Tuesday, May 22, 2012

Choosing Gods

The question often arises how an individual Egyptian might know which of the hundreds of gods and goddesses were important for their personal practice? There is a formula that can be pulled out of the society of Ancient Egypt to allow us to discuss this topic.

First, all Egyptians and all those who lived in Egypt but may have been of another faith were required to respect the patron god of Egypt. This respect, at the very least, was attendance to the country-wide festivities. For most of Egyptian history the patron of Egypt was some form of Ra: Amun, Atum, Khepera, Amun-Ra, Atum-Ra and so on.

Next, each nome had a patron god or goddess. Nomes are something like a state or district or providence along the Nile river. Each nome had, more or less, one major city. Nome is the Greek word for the areas in Egyptian it would have been sepat. The 42 Nomes can be read about here. This is a fairly good link for the information though I admit I haven't double checked all the names on this site with my own research. (These sites #1 and #2 are also pretty good) I should also mention that 42 is a reoccurring number in Egypt.. 42 nomes, 42 assessors, 42 Negative Confessions and there are others. Anyway, I have digressed. Each nome had a patron deity or sometimes a couple of deities. All Egyptians living in a nome would follow that nome's deities.

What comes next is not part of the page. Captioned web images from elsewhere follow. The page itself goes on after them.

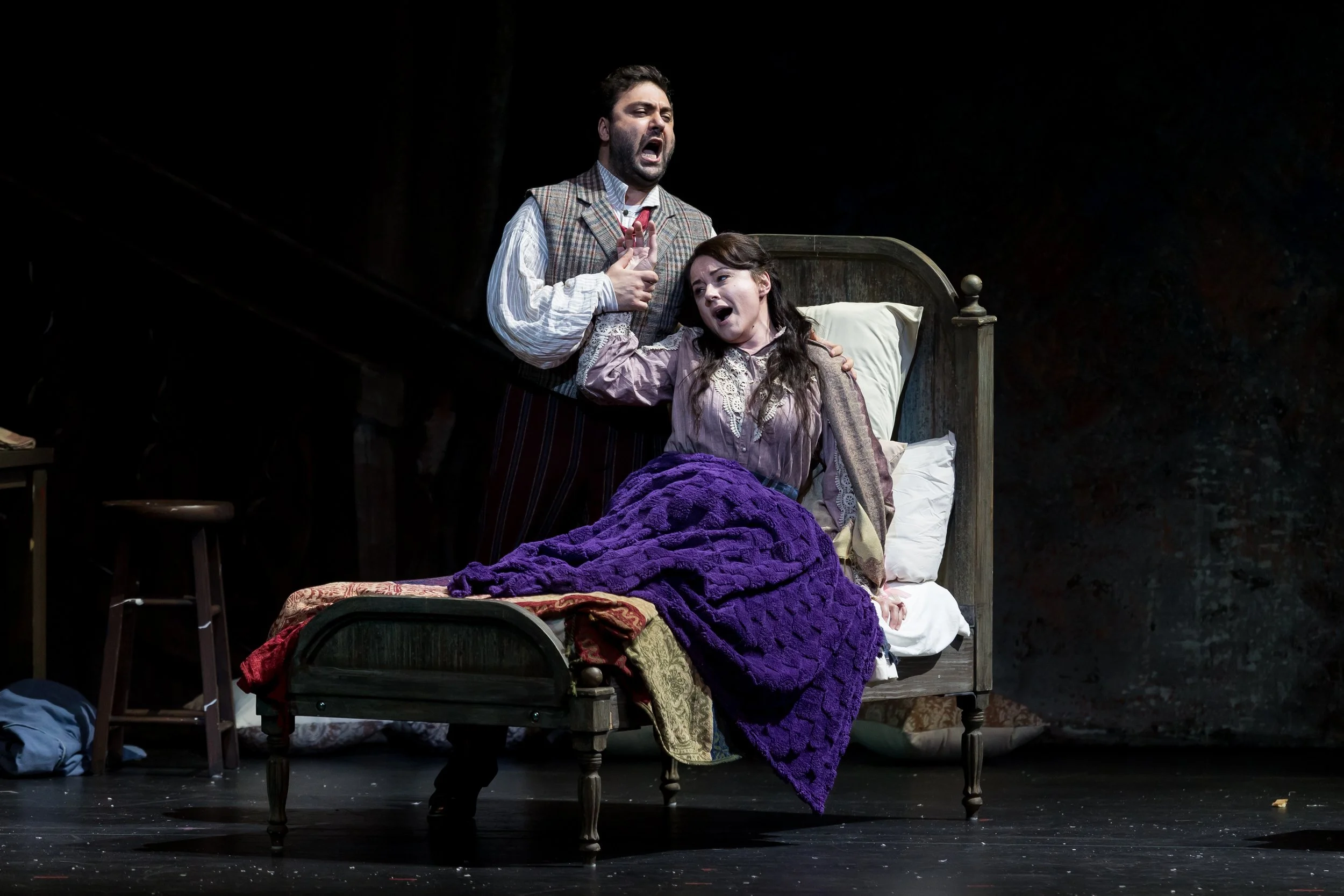 Anita Hartig in Palm Beach Opera’s production of Puccini’s La Boheme. 
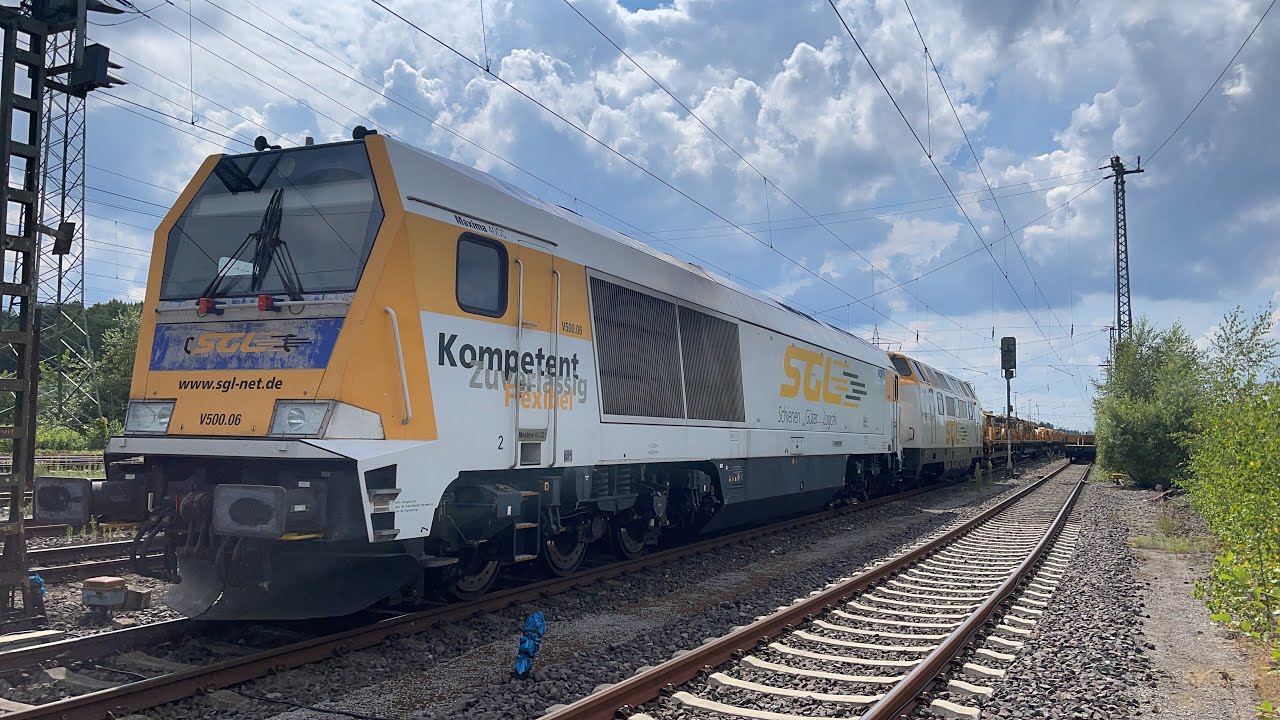 4K Führerstandsmitfahrt BR 264 Maxima Villingen - Rottweil - Horb - Tübingen - Plochingen ( Cabview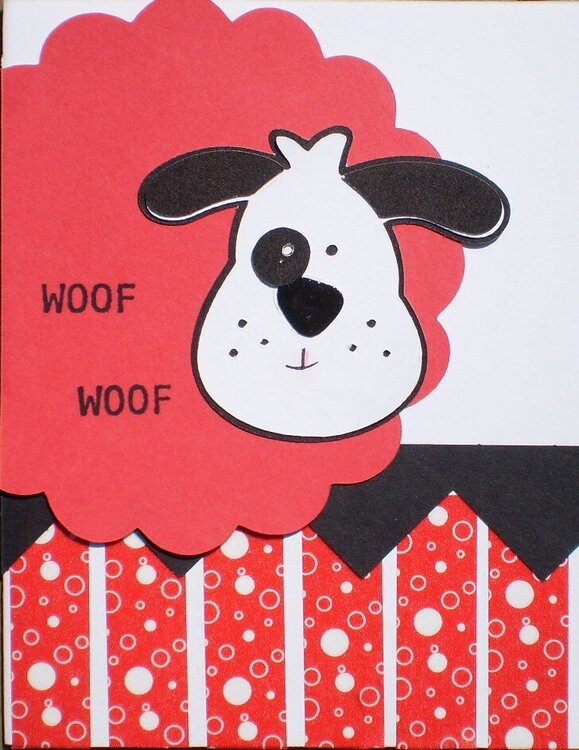 Cards for Kids - woof woof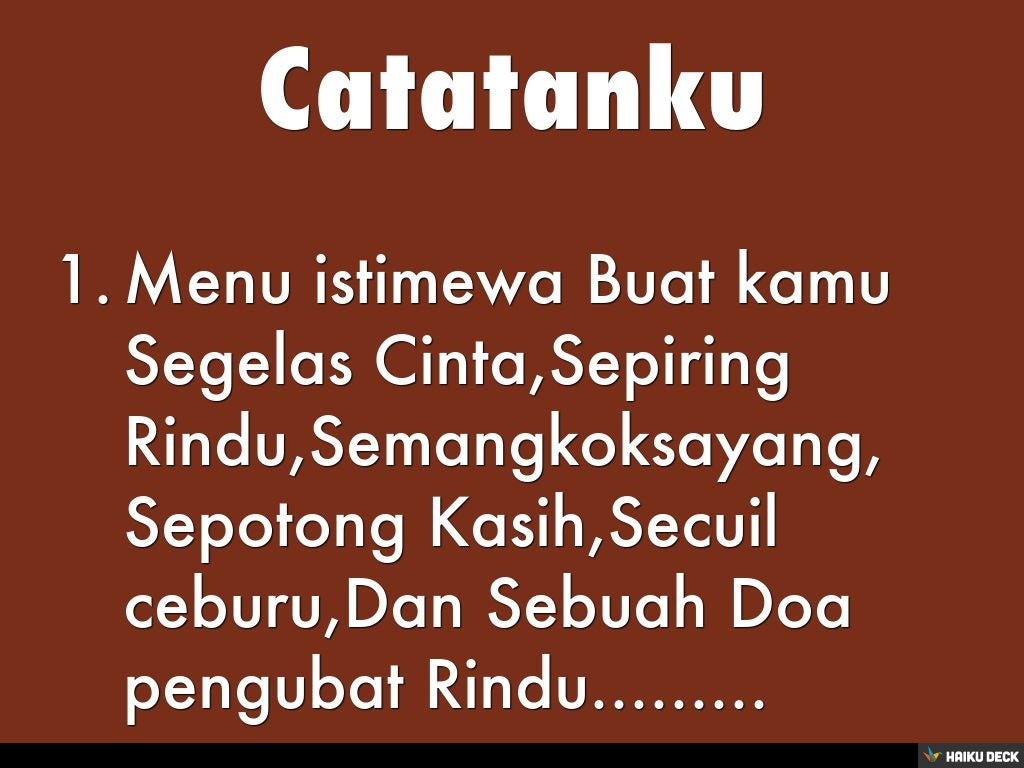 Catatanku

Some of the Nome standards from Kom Ombo.

Then, each city had a patron or a triad. The triad was more common and would contain a male, female and child in most of what I have read. Examples would be Osiris, Isis and Horus or Ptah, Sekhmet and Nefertum or Thoth, Ma'at and Seshet. Some cities had many deities such as the worship of the Ogdoad in Hermopolis, which was a set of 8 primordial deities.

Finally, an individual would have their personal deities. These would be home and hearth type deities or those deities who oversaw the individual's job or duties. For example, if we imagine a metalsmith with a pregnant wife we might imagine he would worship Ptah, god of craftsman, Bes, who protects families, and perhaps Tuaret or Hathor who both protect pregnant women and their children. While an Egyptian could have images and fetishes for any deity it was most often the personal deities which were home statues or amulets that the everyday Egyptian might wear.

Of course an individual could have more deities than this but this was the normal structure of what an Egyptian might have in their personal worship.